Cansada de rezar a Santo Antônio, a jovem balzaquiana
quebrou a imagem de gesso e apelou para outro protetor. Chamou para uma
séria conversa o seu anjo da guarda e deu-lhe um ultimato:
estipulou um prazo para conhecer o futuro marido: o último dia de maio.
Sucederam-se os dias - ela ia conhecendo pessoas
no trabalho, no clube, nas lidas diárias. A cada encontro, casual que
fosse, perguntava-se: será este? - e pedia ao anjo um sinal, que
tardava.
Chegado o último dia de maio, eis que na sua
sala está o vizinho, velho conhecido de infância, a pedir emprestado o
jornal.
O anjo atendera enfim às suas preces. Era ele!
Claro que, antes de ser marido, dev
eria
ser namorado, e como fosse ele seu namorado (embora ele ainda não o
soubesse), ela corou, fez-se tímida, sorriu o mais encantador dos
sorrisos e desmanchou-se em gentilezas - café, biscoitos, música...
E como fosse ele seu namorado (embora ele ainda não o
soubesse), ela o convidou para o almoço de domingo e decorou a casa com
flores e deixou o baralho bem à vista, um convite para prolongarem a
tarde preguiçosa.
E como fosse ele seu marido (embora ele
ainda não o soubesse), ela confiou nele, confidenciou-lhe as idéias
mais secretas, contou-lhe seus sonhos.
E como fosse ele seu marido (embora futuro, e
embora ele ainda não o soubesse), ela abandonou-se mulher, como um
fruto maduro de outono a ofertar a polpa saborosa e nutritiva.

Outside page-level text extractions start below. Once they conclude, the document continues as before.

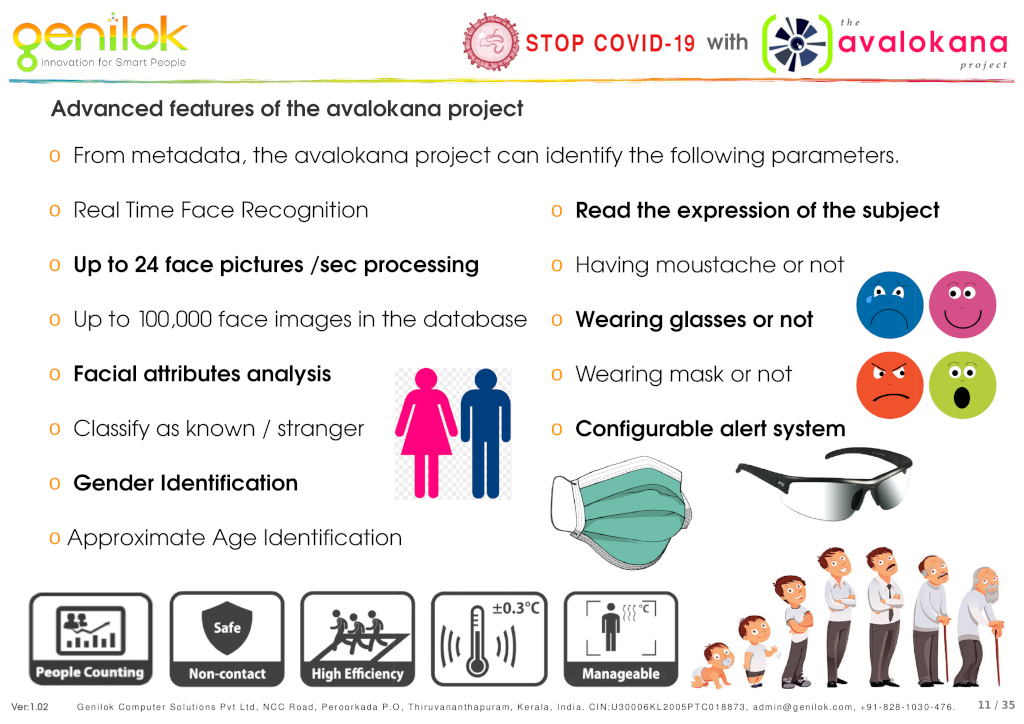 genilok
Innovation for Smart People

STOP COVID-19 with the avalokana project

Advanced features of the avalokana project

o From metadata, the avalokana project can identify the following parameters.

o Real Time Face Recognition

o Up to 24 face pictures /sec processing

o Up to 100,000 face images in the database

o Facial attributes analysis

o Classify as known / stranger

o Gender Identification

o Approximate Age Identification

o Read the expression of the subject

o Having moustache or not

o Wearing glasses or not

o Wearing mask or not

o Configurable alert system

People Counting

Safe
Non-contact

High Efficiency

±0.3°C

°C
Manageable

Ver:1.02 Genilok Computer Solutions Pvt Ltd, NCC Road, Peroorkada P.O, Thiruvananthapuram, Kerala, India. CIN:U30006KL2005PTC018873, admin@genilok.com, +91-828-1030-476. 11 / 35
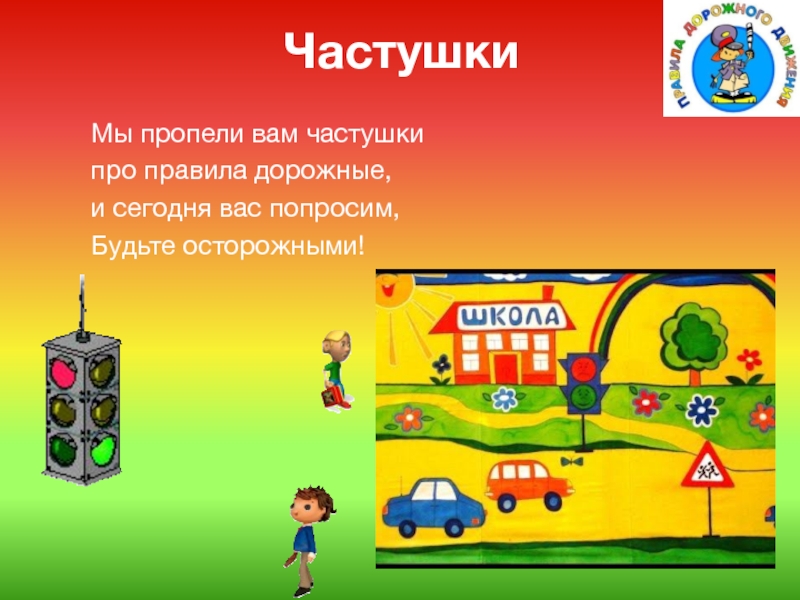 Частушки

ПРАВИЛА ДОРОЖНОГО ДВИЖЕНИЯ

Мы пропели вам частушки
про правила дорожные,
и сегодня вас попросим,
Будьте осторожными!

ШКОЛА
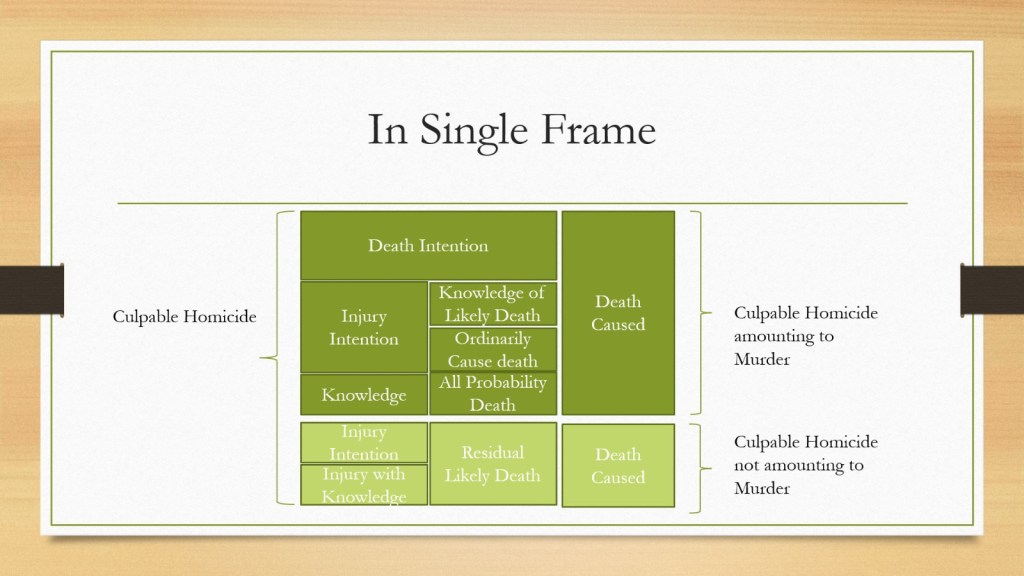 In Single Frame

Culpable Homicide

Death Intention

Injury Intention

Knowledge of Likely Death

Ordinarily Cause death

Knowledge

All Probability Death

Death Caused

Culpable Homicide amounting to Murder

Injury Intention

Injury with Knowledge

Residual Likely Death

Death Caused

Culpable Homicide not amounting to Murder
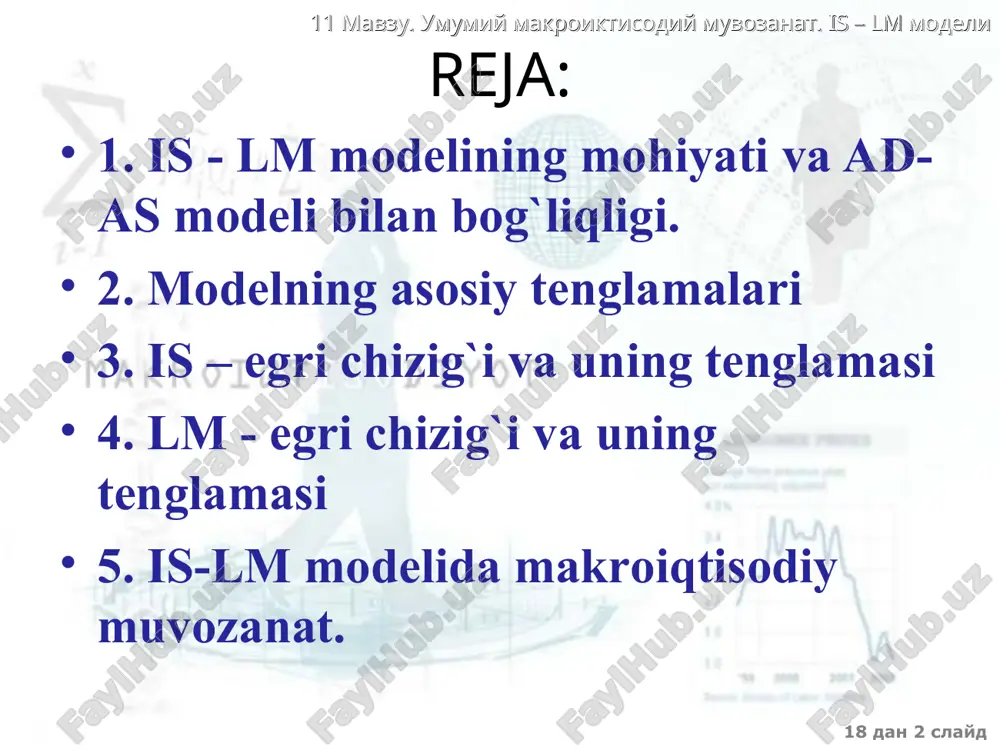 11 Мавзу. Умумий макроиктисодий мувозанат. IS – LM модели

REJA:

• 1. IS - LM modelining mohiyati va AD-AS modeli bilan bog`liqligi.
• 2. Modelning asosiy tenglamalari
• 3. IS – egri chizig`i va uning tenglamasi
• 4. LM - egri chizig`i va uning tenglamasi
• 5. IS-LM modelida makroiqtisodiy muvozanat.

FaylHub.uz

18 дан 2 слайд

Ele a colheu tão naturalmente que ela nem percebeu
em que momento exato a vida penetrou em suas entranhas, demoliu seus pré-conceitos
e lançou-a em chamas em seus braços acolhedores de homem.
E não que ela quisesse fazer-se de moderna,
contrariar os rígidos princípios de sua educação católica ou mudar
o seu comportamento, porque, afinal, nos dias de hoje etc... - é que,
como fosse ele seu marido (embora futuro e embora ele ainda não o
soubesse), ela despetalou-se, flor, e esparramou-se em ondas sobre o
leito.
E o milagre aconteceu.
E hoje, sendo ele de fato de papel passado o seu
marido bem amado, uns olhos de feiticeira piscam para ela com malícia
do outro lado do espelho e lhe confessam, despudorados, que o anjo da
guarda não teve nada a ver com a história.